TO WAKE up in the morning and discover that your car has been broken in to or vandalised is one of the irritants of modern life. The victims of such crimes are faced with the nuisance of arranging for repairs and contacting insurance companies. Their property has been damaged and their space has been invaded. What has happened to them might not count as a major crime, but it is extremely upsetting.

Such problems are highlighted in residential areas close to the centre of York, where most houses lack garages and cars have to be parked on the street. Not only that, but many motorists have to pay City of York Council for the privilege of parking outside their own homes.

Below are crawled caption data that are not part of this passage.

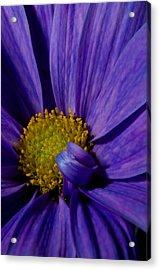 Purple Daisy Acrylic Print by Susan Heller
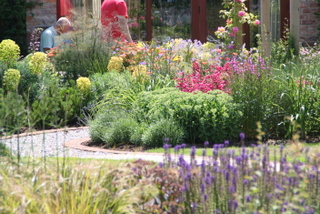 cottage garden landscape planting in Yorkshire by Paperbark garden design curved path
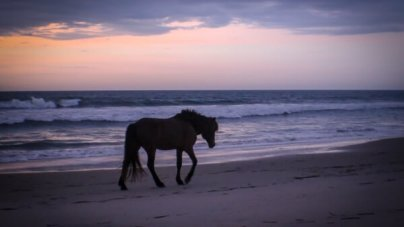 Our First Photo Friday of the Season! Cruisin' OC, Assateague Ponies and More
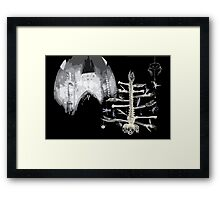 Studly spent hours wondering where to put the fairy... Framed Print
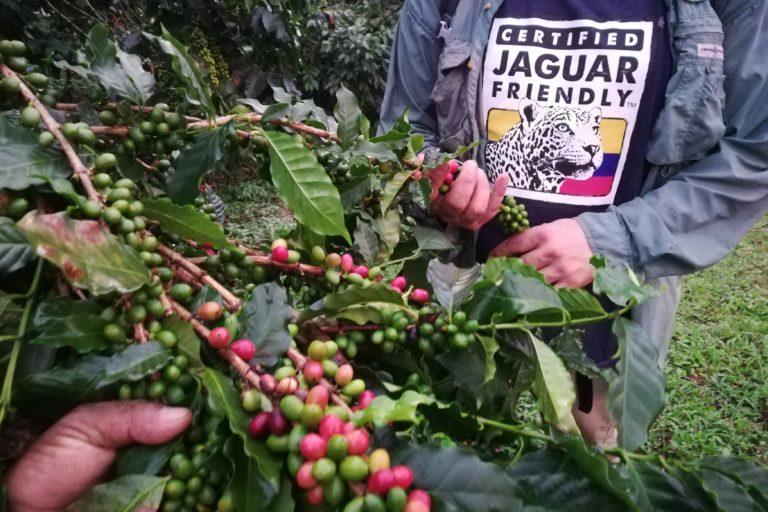 Las fincas Jaguar Friendly deben garantizar por lo menos la misma cantidad de hectáreas de café para estar dedicadas a conservación. Foto: ProCAT.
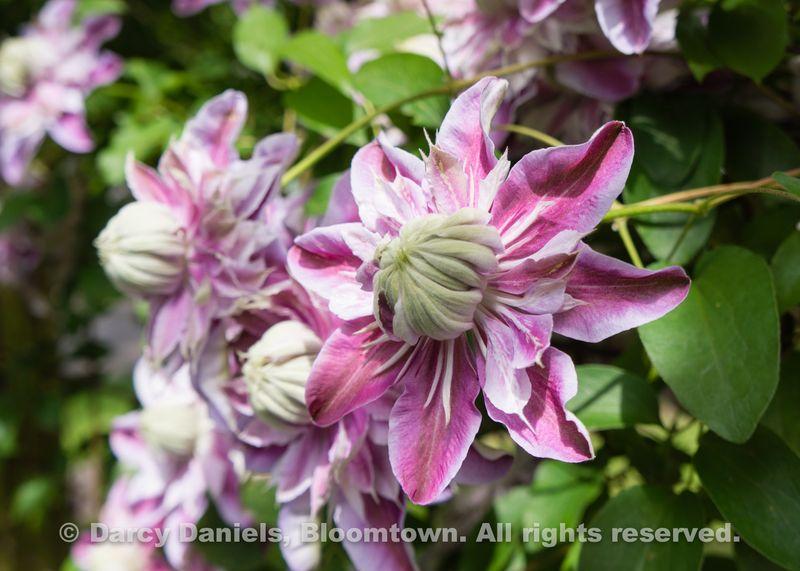 Bloomtown Front Garden Spring 2014-05909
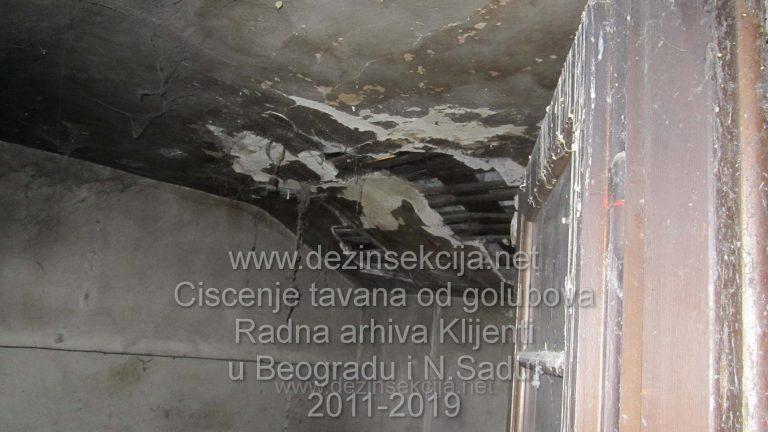 Stanje tavana nakon izostanka renoviranja u jednoj od zgrada u Smederevu nakon pregleda.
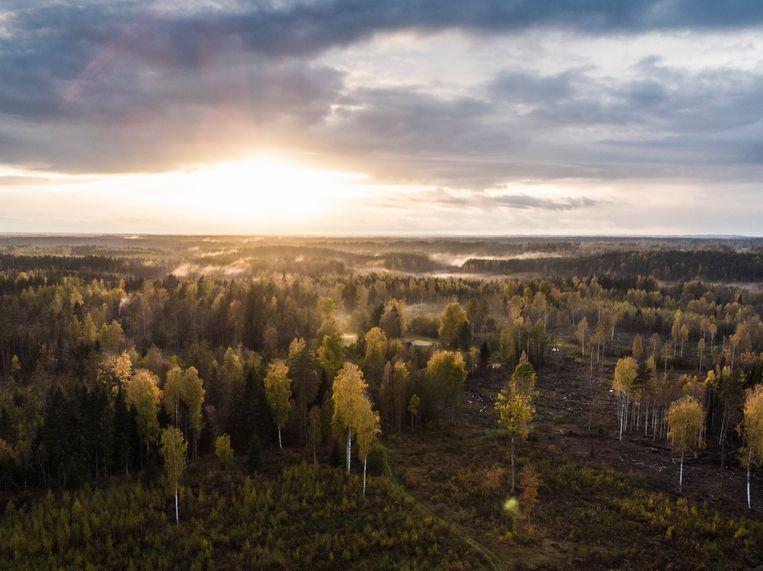 Op de voorgrond herbebossing door Graanul, rechts een ontbost gebied. Beeld Marlena Waldthausen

For residents of one York housing estate, such problems reached a peak at the weekend when nearly a dozen vehicles were broken into at a car park that serves three blocks of flats in Coggan Close, South Bank. Thieves appear to have picked out cars that did not have modern alarm systems, which suggests that they worked methodically and knew what they were up to. It also suggests that car alarms might be a good investment.

According to one aggrieved local, "groups of lads" come on to the estate and cause problems. Whether or not such youths were behind Saturday's incidents, it is a sad fact of modern life that we hear all too often about crime among the young.

A new report from the York-based Joseph Rowntree Foundation, released today, finds that almost half of school children aged 11 to 17 have committed a crime. The report, based on a study of 14,000 secondary school pupils who filled in confidential questionnaires, also uncovered disturbing evidence of under-age drinking, alongside violence, weapon-carrying and fights.

All of this will make for gloomy reading. Yet we should not get carried away. Most teenagers are good most of the time, and often they can surprise with their good deeds, as illustrated by the Huntington School pupils who walked 15 miles at the weekend to raise money in memory of their classmate Jamie Bucknell, who died last year.